Hunt’s analysis found almost 773 million email addresses and 22 million unique passwords were represented in the collection of some 12,000 separate files, which had been uploaded to cloud storage and shared between hackers. The files have since been deleted from the MEGA cloud service.

Hunt dubbed the files “Collection #1” and said the information seems to have been collected from “many different individual data breaches from literally thousands of different sources.” Collection #1 had over two and a half billion entries at first glance, but Hunt was able to strip away a large number of duplicates and junk to determine the true size of the properly formatted login credentials contained within.

Hunt then loaded the cleaned-up database into a website he created called Have I Been Pwned (HIBP) which allows concerned users to quickly determine if their email address has been included in any known data breaches. HIBP also gives users an idea of how severe the breach was and the likelihood their secure passwords were exposed to hackers.

Checking with Have I Been Pwned is a reasonable precaution, with the caveat that it can be difficult to determine if accurate and current passwords were exposed in any given data breach. Hunt observed HIBP offers a free notification service and some 768,000 of its subscribers appear in the Collection #1 breach, including Hunt himself.

Another security resource created by Hunt is called Pwned Passwords. Here users can enter any password, without identifying themselves, and discover if the password appears in any known data breach files. In other words, HIBP will tell you if your email address has ever been referenced in a trove of stolen data, while Pwned Passwords will let you know if a password you are using has ever been compromised. As Hunt wryly suggested, Pwned Passwords is a great resource for learning just how unwise it is to use a password like “P@ssword” for any online account.

“Like many of you reading this, I’ve been in multiple data breaches before which have resulted in my email addresses and yes, my passwords, circulating in public. Fortunately, only passwords that are no longer in use, but I still feel the same sense of dismay that many people reading this will when I see them pop up again,” he remarked.
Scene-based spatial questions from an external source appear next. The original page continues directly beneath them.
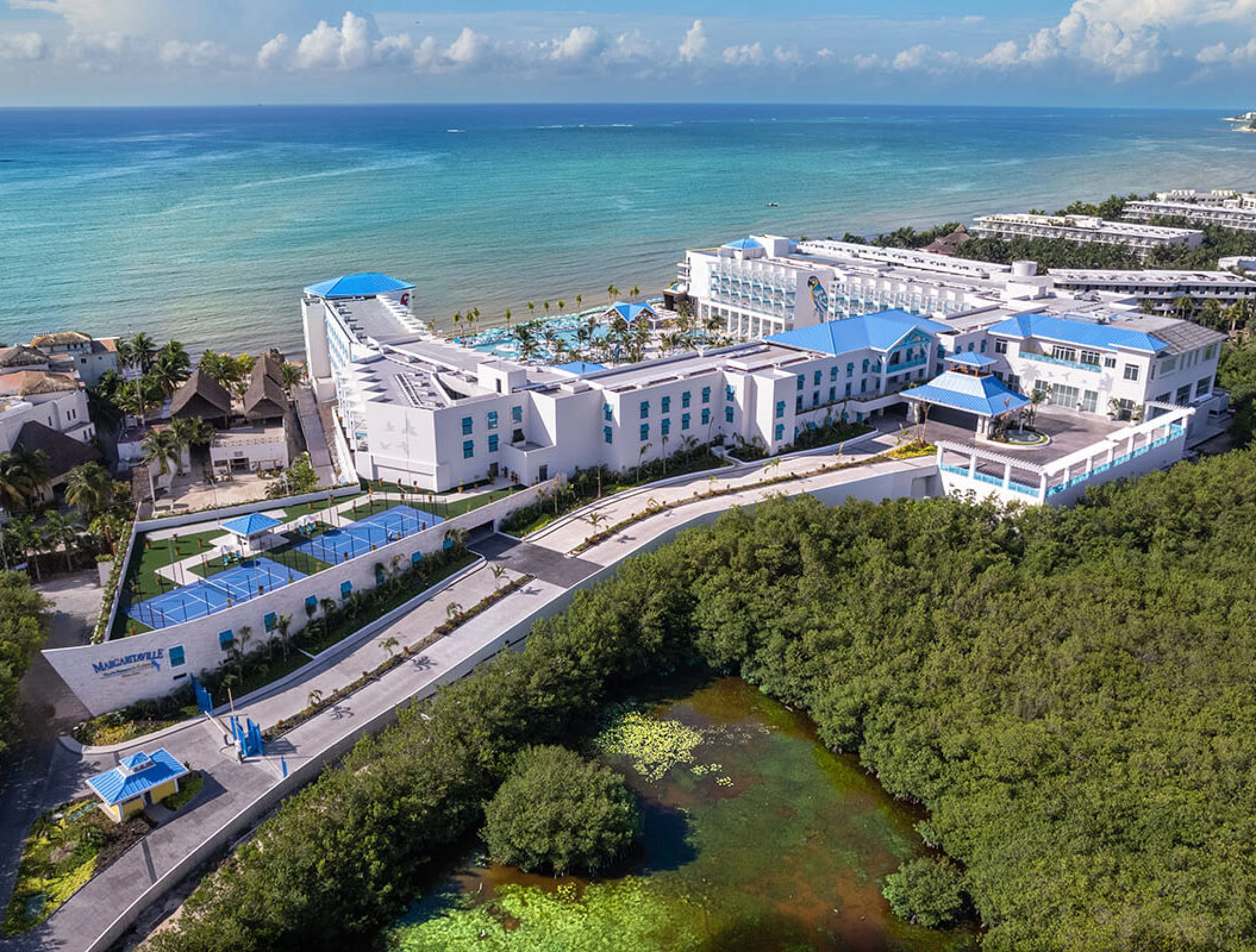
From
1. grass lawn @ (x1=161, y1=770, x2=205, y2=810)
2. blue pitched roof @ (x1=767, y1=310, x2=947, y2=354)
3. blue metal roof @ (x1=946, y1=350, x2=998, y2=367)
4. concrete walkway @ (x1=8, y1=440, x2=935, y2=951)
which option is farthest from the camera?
blue pitched roof @ (x1=767, y1=310, x2=947, y2=354)

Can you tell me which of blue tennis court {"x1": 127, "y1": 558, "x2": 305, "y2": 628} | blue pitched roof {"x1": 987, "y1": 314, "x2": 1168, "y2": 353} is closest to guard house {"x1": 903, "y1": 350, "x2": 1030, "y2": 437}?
blue pitched roof {"x1": 987, "y1": 314, "x2": 1168, "y2": 353}

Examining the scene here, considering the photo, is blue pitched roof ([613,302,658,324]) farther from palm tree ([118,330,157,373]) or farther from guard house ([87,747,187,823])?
guard house ([87,747,187,823])

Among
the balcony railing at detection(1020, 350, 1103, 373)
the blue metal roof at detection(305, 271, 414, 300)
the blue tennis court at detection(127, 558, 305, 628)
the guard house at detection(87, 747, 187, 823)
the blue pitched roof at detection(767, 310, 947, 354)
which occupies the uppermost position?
the blue metal roof at detection(305, 271, 414, 300)

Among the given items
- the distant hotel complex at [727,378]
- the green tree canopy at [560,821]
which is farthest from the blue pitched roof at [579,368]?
the green tree canopy at [560,821]

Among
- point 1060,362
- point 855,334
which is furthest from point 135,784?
point 1060,362

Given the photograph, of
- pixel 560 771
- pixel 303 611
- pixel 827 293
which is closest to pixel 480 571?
pixel 303 611

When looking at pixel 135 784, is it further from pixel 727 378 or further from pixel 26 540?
pixel 727 378

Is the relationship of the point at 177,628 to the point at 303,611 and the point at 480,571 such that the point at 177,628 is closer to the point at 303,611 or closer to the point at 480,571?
the point at 303,611
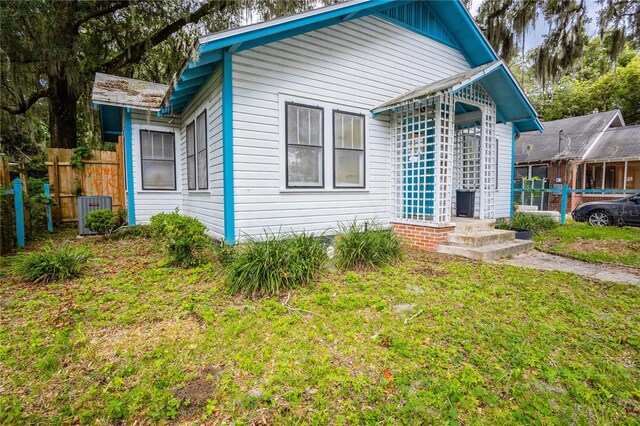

Validating the data in a trove as huge as “Collection #1” is beyond the ability of any single analyst, as Hunt pointed out. WIRED looked upon the sheer size of the looted passwords and pronounced it “pretty darn serious,” finding only a notorious pair of Yahoo breaches to be larger – but Collection #1 might be more alarming because the Yahoo data has never been sold or made public to the best knowledge of security experts.

Another disturbing detail is that 140 million of the email accounts and 10 million of the unique password included in Collection #1 appear to be new, rather than duplicated information from previously identified data breaches, and the passwords are all exposed as plain text instead of encrypted data.

“The accumulated lists seem designed for use in so-called credential-stuffing attacks, in which hackers throw email and password combinations at a given site or service. These are typically automated processes that prey especially on people who reuse passwords across the whole wide internet,” WIRED explained.

Conversely, Motherboard judged Collection #1 to be considerably less dangerous than the most alarming headlines, since some of the information is duplicated from older breaches, and many of the email accounts listed in the massive hacker database were not accompanied by passwords.

Various computer and security websites included some good advice for users along with their reports on the Collection #1 breach, such as refraining from using the same password across multiple websites, enabling two-factor authentication for online accounts (an optional feature available for many accounts that adds a second typed or electronic passcode), and using a password manager application.